| Task to carry out |
Write out verbatim the lines starting at the one that contains "Which sits at" and continuing through the last of the lines below, both ends included.

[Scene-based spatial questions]
--------------------------------
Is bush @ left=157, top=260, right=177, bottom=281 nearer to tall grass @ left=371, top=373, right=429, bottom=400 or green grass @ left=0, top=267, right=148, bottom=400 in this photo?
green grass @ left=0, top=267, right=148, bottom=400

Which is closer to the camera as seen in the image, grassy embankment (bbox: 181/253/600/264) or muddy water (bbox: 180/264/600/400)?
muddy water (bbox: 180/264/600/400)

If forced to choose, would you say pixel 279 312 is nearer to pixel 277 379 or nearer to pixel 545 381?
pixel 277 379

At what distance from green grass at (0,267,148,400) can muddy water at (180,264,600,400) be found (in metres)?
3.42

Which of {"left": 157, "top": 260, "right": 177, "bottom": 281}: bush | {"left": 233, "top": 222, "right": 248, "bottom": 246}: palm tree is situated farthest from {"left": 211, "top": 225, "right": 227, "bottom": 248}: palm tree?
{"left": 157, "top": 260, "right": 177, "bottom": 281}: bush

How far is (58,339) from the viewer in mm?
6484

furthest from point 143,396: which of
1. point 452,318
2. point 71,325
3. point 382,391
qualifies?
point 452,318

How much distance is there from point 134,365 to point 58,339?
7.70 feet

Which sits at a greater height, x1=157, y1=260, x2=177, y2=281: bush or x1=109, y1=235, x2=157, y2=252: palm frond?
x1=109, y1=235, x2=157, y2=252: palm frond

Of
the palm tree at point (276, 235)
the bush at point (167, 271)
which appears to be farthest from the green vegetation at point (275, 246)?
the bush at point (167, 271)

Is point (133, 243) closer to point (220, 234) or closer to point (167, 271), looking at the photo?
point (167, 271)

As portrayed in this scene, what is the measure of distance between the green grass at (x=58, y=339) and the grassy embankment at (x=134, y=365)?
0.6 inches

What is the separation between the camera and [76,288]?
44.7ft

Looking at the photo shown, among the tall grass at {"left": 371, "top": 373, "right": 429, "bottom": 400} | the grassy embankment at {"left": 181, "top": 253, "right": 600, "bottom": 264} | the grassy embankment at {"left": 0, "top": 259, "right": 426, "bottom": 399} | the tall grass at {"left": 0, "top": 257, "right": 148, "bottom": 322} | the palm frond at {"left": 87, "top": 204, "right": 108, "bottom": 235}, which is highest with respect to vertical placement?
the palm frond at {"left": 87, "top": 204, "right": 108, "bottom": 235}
--------------------------------
| Output of the task |
Which sits at a greater height, x1=157, y1=260, x2=177, y2=281: bush or x1=109, y1=235, x2=157, y2=252: palm frond?
x1=109, y1=235, x2=157, y2=252: palm frond

Of
the palm tree at point (276, 235)
the bush at point (167, 271)
which appears to be farthest from the green vegetation at point (275, 246)?
the bush at point (167, 271)

Is point (133, 243) closer to point (220, 234) or closer to point (167, 271), looking at the photo?
point (167, 271)

As portrayed in this scene, what is the measure of distance between the green grass at (x=58, y=339) and the grassy embankment at (x=134, y=365)?
0.6 inches

What is the separation between the camera and [76,288]?
44.7ft

Looking at the photo shown, among the tall grass at {"left": 371, "top": 373, "right": 429, "bottom": 400} | the grassy embankment at {"left": 181, "top": 253, "right": 600, "bottom": 264} | the grassy embankment at {"left": 0, "top": 259, "right": 426, "bottom": 399} | the tall grass at {"left": 0, "top": 257, "right": 148, "bottom": 322} | the palm frond at {"left": 87, "top": 204, "right": 108, "bottom": 235}, which is highest with respect to vertical placement?
the palm frond at {"left": 87, "top": 204, "right": 108, "bottom": 235}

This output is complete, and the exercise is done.